Bear with a Human Face – Chapter 3 | Creepy Survival Web Novel | WebNovelVerse Chapter 02
Chapter 03
*

 Darkness swallowed Pine Song Ridge as we dragged ourselves back to camp. Against every instinct, we’d been forced to leave Shen Jun’s body behind. Liang Yu lit a fire, and we gathered around it, huddled and silent, each lost in our own dread.

“It wasn’t a person who did that to him,” I finally said, my voice low and cracked. “Shen Jun that couldn’t have been done by a human. It had to be something wild, something from the woods.”
I whispered it again, almost to myself, “A bear. It had to be a bear. You all said it a bear could disguise itself, lure him into the trees, then....” I trailed off, unwilling to finish the thought.

Lin Qiang, still pale but awake now, suddenly glared at me, her eyes red and rimmed with tears and fury. “Enough with the bear crap. That’s a kid’s story, you get that? If there was a real bear, Shen Jun...my Shen Jun would’ve known. He’d never have just followed it into the woods like some idiot. You think he was stupid? God, I hate how you talk.”

Her voice broke, raw with grief and anger, her body shaking. “Honestly, I don’t know what Liang Yu sees in you, you’re scared of every shadow, you don’t know anything about camping. If you mention a damn bear again, I swear....”

I clenched my fists, my own anger flaring despite her pain. “So now you’re blaming me? Who dragged us all into this place in the middle of nowhere? Who took everyone’s phones and locked them up? Now look at us. The cars are wrecked, our phones are useless. We’re trapped here stranded. And you’re worried about hurt feelings?”

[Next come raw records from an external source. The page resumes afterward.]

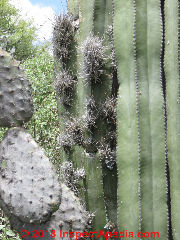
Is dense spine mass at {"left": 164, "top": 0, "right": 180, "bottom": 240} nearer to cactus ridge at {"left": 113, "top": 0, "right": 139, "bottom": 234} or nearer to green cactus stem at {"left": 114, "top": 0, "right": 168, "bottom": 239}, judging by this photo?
green cactus stem at {"left": 114, "top": 0, "right": 168, "bottom": 239}

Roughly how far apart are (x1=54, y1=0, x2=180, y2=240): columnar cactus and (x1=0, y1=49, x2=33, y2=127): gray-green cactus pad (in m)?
0.48

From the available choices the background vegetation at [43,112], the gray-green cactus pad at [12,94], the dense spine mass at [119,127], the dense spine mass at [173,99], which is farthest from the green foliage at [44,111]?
the dense spine mass at [173,99]

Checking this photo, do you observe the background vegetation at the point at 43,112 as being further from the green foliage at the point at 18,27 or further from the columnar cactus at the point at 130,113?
the green foliage at the point at 18,27

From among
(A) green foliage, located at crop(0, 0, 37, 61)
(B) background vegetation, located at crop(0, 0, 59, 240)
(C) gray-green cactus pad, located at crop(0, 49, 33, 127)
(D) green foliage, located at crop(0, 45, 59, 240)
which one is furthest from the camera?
(A) green foliage, located at crop(0, 0, 37, 61)

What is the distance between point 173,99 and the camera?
2375mm

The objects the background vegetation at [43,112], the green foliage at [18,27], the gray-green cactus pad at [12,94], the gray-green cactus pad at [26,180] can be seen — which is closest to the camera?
the gray-green cactus pad at [26,180]

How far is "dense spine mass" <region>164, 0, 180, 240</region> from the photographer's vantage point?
7.53 feet

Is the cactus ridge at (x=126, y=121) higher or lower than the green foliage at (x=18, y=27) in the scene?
lower

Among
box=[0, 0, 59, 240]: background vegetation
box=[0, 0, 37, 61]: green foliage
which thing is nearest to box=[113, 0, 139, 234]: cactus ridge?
box=[0, 0, 59, 240]: background vegetation

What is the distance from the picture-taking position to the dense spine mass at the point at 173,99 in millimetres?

The fire crackled, our voices lost in the night, but the truth sat heavy on every shoulder: We’re alone. Whatever found Shen Jun is still out there, watching, waiting. And none of us not even Liang Yu can say what it really is.

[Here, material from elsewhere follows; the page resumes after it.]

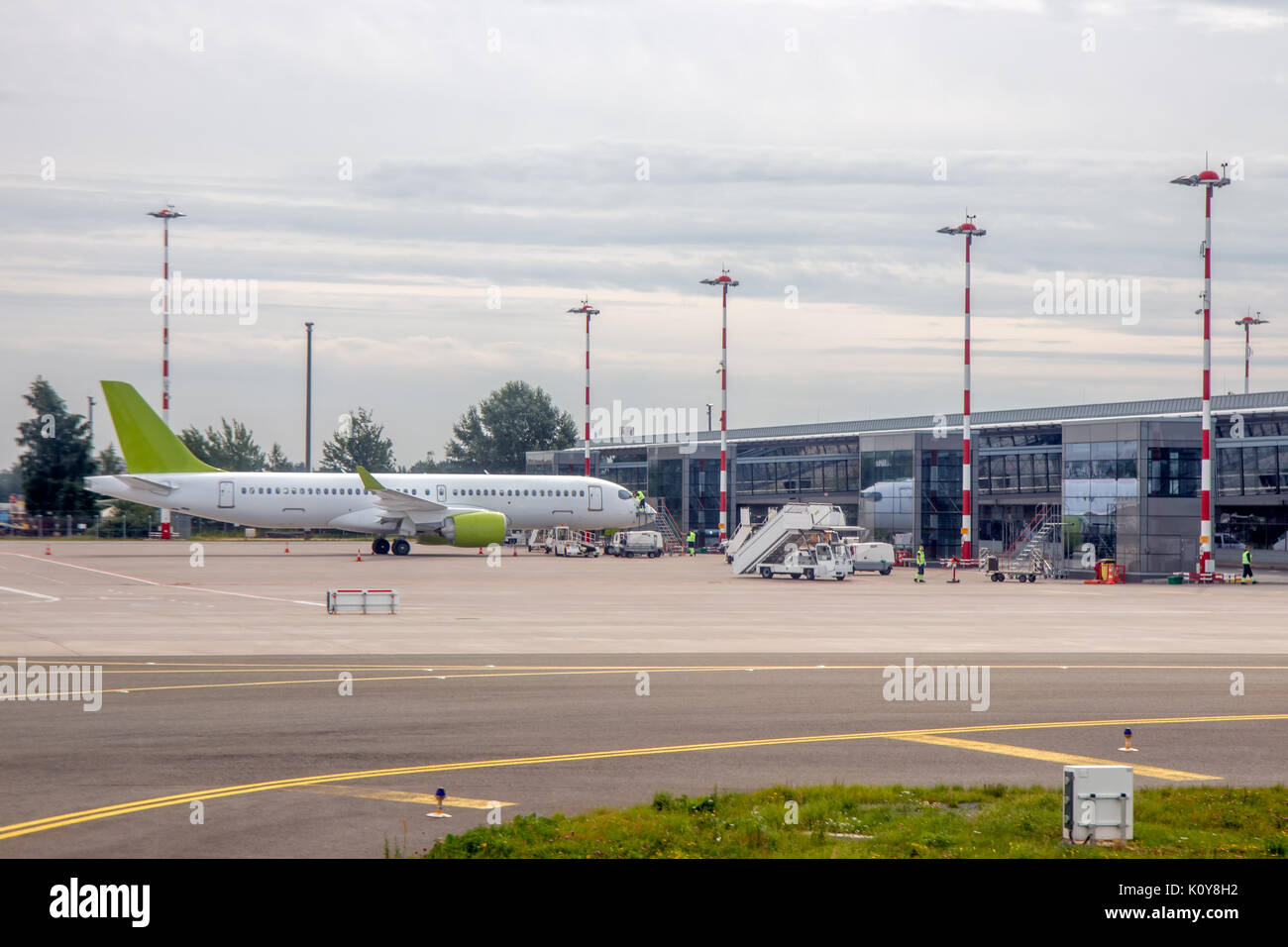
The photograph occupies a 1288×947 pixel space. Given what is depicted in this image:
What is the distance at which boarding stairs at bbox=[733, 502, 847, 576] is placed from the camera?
186 ft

But I’m starting to think I know

Lin Qiang’s face twisted in fury. She flung her food aside, tugged a jacket over her shoulders, grabbed a flashlight, and stood up as if to storm into the forest. Liang Yu blocked her, voice steady but urgent. “Don’t. It’s pitch-black. Going out there now is suicide.”

“Both of you, just calm down,” Zhao Shaoju said, trying to diffuse the tension. “I made sure to register our trip. We’re supposed to be out here for three days. If we don’t show up after that, the police will look for us.”

Lin Qiang allowed herself to be pulled back, but she sat there stewing, and I was too drained to keep arguing.

A sick, persistent feeling tugged at me the kind that whispers we won’t see the third day.

That night, we all wedged ourselves into a single tent. Even though no one could sleep, at least no one was alone. But around midnight, my bladder wouldn’t be ignored any longer.

“Liang Yu,” I murmured, “I need to go to the bathroom.”

He gave me a reluctant look, until Chao Fei quietly added, “Me too.”

There was nothing for it Liang Yu grabbed the flashlight and a burning stick from the firepit for extra light, and the three of us crept out, barely daring to go ten feet from the tent. There was no time for modesty; Chao Fei and I hurried behind a fallen log and did what we had to do.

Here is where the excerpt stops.